--- start PAGE TEXT ---

If users never see the primary key, these issues don’t arise – but if they do, you may wish to consider keys based on something other than a numeric sequence: a non-sequential surrogate.

Everything you need to know about non-sequential surrogates

For auto-generated keys, the most common non-sequential type is the Universal Unique Identifier (UUID). Sometimes called a Globally Unique Identifier (GUID), it’s 128 bits wide – 32 hexadecimal characters separated by four hyphens. There are several different variants (eight, to be precise) but they all share one common trait: they’re wide enough so that collisions (duplicate keys) are nearly impossible, even when randomly creating quadrillions of random values. Some UUIDs are time-based so, as long as you don’t create more than one every 100 nanoseconds or so, a duplicate key is actually impossible.

Because UUID collisions are so unlikely, you don’t need a central database to assign key values: they can be created at the application level, even by remote computers or mobile devices when they lack a database connection. This ability to work in a disconnected, decentralized manner is the primary benefit of UUIDs.

This feature is very useful but comes with a significant drawback: performance. 128-bit keys are much larger than a typical four-byte or eight-byte numeric key – they take more storage and more time to sort and compare. Indexes on UUIDs take up more space in memory, which means less of the index can be loaded at one time. And using a non-sequential primary key means many more page splits during index updates. For insert-heavy tables like time-series data, this further erodes performance.

Note: there are multiple UUID variants. If you decide to use UUIDs in your application, investigate which one best fits your needs. The Version 1 form pictured above exposes your server’s MAC address, which may be a problem for some applications.

What are some alternatives to UUID?

There are several successors to UUIDs, such as the Universally Unique Lexicographically Sortable Identifier (ULID), designed to improve performance or address security concerns. If you just want to hide the sequential nature of key values from prying eyes, however, the best way to do this is to generate the values sequentially as normal, but encode or obfuscate them in some manner.

There exists libraries specifically for this, such as Sqids, but replacing a key value with its MMI (modular multiplicative inverse) is fast, secure, and can be calculated in a single line of code.

Sometimes obfuscation is done at the application level, encoding and decoding the value each time it’s accessed, but if you store the obfuscated value directly in the database, there’s no need to ever recover the original value.

--- end PAGE TEXT ---
--- start DATA EXTRACT ---

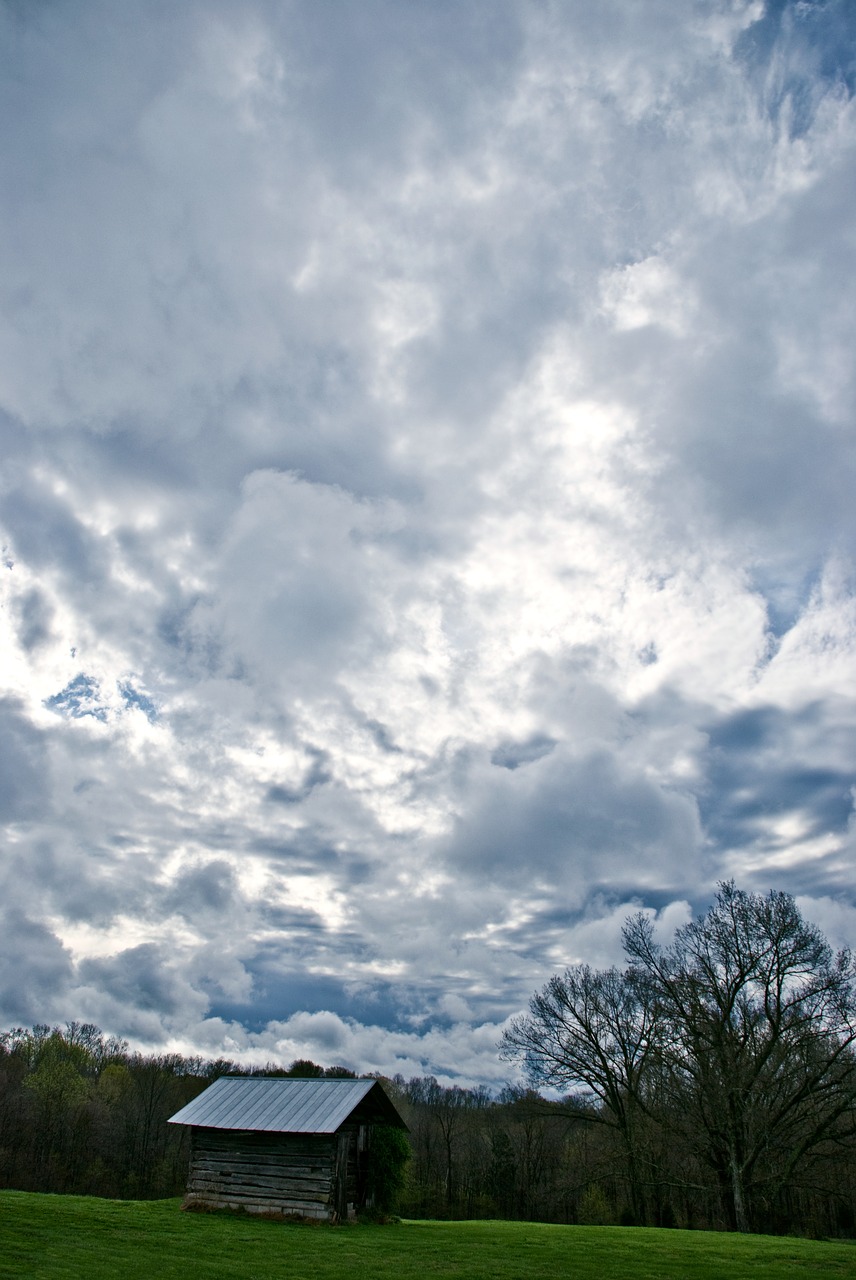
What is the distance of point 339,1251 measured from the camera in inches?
827

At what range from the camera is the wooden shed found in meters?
28.1

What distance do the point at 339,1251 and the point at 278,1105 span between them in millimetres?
10828

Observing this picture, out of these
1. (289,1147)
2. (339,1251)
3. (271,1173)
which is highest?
(289,1147)

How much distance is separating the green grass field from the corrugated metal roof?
3039mm

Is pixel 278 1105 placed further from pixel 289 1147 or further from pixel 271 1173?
pixel 271 1173

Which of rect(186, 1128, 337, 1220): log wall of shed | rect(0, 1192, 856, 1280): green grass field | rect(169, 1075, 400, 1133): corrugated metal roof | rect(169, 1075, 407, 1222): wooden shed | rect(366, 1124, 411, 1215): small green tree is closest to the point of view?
rect(0, 1192, 856, 1280): green grass field

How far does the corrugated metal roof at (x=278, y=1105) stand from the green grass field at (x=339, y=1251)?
304 cm

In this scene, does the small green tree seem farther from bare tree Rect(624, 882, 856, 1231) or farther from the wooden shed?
bare tree Rect(624, 882, 856, 1231)

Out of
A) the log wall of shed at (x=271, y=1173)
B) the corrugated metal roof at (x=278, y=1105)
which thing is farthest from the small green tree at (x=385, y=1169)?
the log wall of shed at (x=271, y=1173)

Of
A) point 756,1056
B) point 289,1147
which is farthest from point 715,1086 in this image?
point 289,1147

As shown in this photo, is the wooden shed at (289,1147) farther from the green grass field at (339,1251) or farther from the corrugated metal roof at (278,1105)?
the green grass field at (339,1251)

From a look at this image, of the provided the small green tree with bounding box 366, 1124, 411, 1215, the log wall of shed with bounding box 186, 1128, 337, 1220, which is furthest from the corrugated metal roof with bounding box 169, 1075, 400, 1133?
the small green tree with bounding box 366, 1124, 411, 1215

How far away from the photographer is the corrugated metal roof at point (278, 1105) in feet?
94.7

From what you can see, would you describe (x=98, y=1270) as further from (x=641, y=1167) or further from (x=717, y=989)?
(x=641, y=1167)
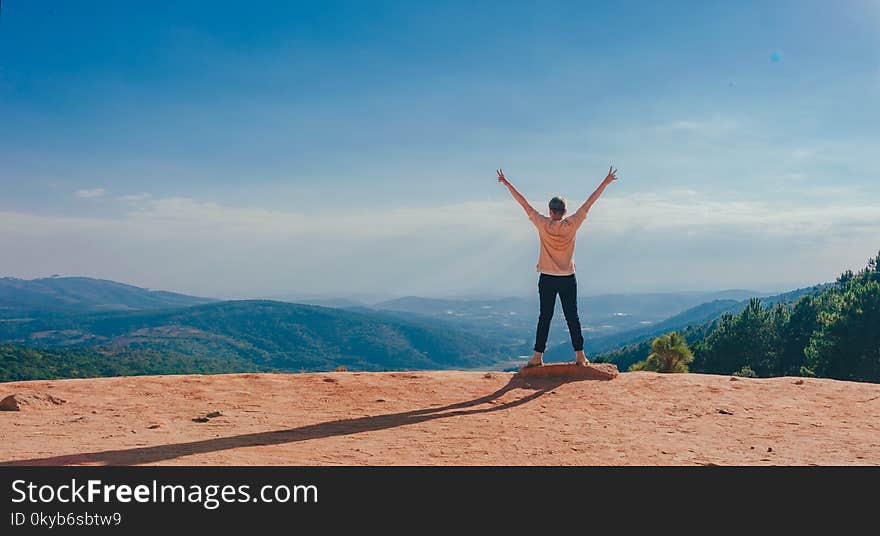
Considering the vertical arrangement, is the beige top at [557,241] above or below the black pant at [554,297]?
above

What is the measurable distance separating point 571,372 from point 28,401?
9225 millimetres

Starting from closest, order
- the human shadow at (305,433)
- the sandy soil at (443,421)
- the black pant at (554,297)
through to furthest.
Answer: the human shadow at (305,433) < the sandy soil at (443,421) < the black pant at (554,297)

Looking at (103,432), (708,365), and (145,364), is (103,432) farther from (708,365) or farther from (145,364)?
(145,364)

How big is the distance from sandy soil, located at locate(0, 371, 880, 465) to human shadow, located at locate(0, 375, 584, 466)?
0.03 m

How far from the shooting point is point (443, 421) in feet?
27.1

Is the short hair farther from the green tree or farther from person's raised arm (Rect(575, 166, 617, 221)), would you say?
the green tree

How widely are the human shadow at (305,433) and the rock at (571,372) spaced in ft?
0.65

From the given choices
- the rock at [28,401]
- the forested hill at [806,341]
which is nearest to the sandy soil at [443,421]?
the rock at [28,401]

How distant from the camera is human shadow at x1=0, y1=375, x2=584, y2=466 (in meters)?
5.97

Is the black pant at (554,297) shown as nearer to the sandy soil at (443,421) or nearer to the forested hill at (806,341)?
the sandy soil at (443,421)

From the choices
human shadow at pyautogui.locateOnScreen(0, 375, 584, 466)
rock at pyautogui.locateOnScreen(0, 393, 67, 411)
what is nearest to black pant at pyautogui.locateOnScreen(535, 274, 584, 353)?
human shadow at pyautogui.locateOnScreen(0, 375, 584, 466)

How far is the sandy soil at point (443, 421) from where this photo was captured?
6383 mm

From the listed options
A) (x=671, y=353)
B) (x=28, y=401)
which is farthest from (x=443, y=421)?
(x=671, y=353)
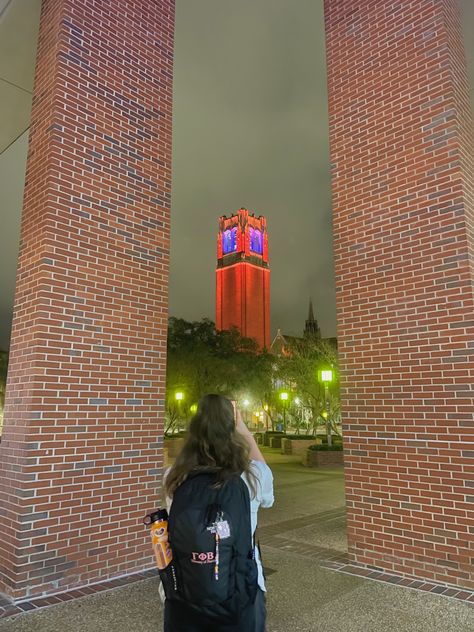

--- end DATA EXTRACT ---

WRITTEN INSTRUCTION A — Using the UUID text above, decide whether each statement agrees with it: (i) A UUID is 128 bits wide. (ii) The primary benefit of UUIDs is their small storage size. (iii) The Version 1 UUID form exposes the server's MAC address. Answer yes or no for each, quoting the words of the text that decide it.
WRITTEN INSTRUCTION B — According to the UUID text above, how many different UUID variants are there?
WRITTEN INSTRUCTION C — Rewrite the paragraph of the UUID text above that begins "This feature is very useful" as a bulleted list, keeping its main facts.

WRITTEN REPLY A —
(i) Yes: "it’s 128 bits wide"
(ii) No: "This ability to work in a disconnected, decentralized manner is the primary benefit of UUIDs."
(iii) Yes: "The Version 1 form pictured above exposes your server’s MAC address"

WRITTEN REPLY B — There are eight UUID variants.

WRITTEN REPLY C —
- UUIDs have a significant drawback: performance.
- At 128 bits, UUID keys are much larger than typical four-byte or eight-byte numeric keys, so they take more storage and more time to sort and compare.
- Indexes on UUIDs take more space in memory, so less of the index can be loaded at one time.
- A non-sequential primary key causes many more page splits during index updates.
- This further erodes performance for insert-heavy tables such as time-series data.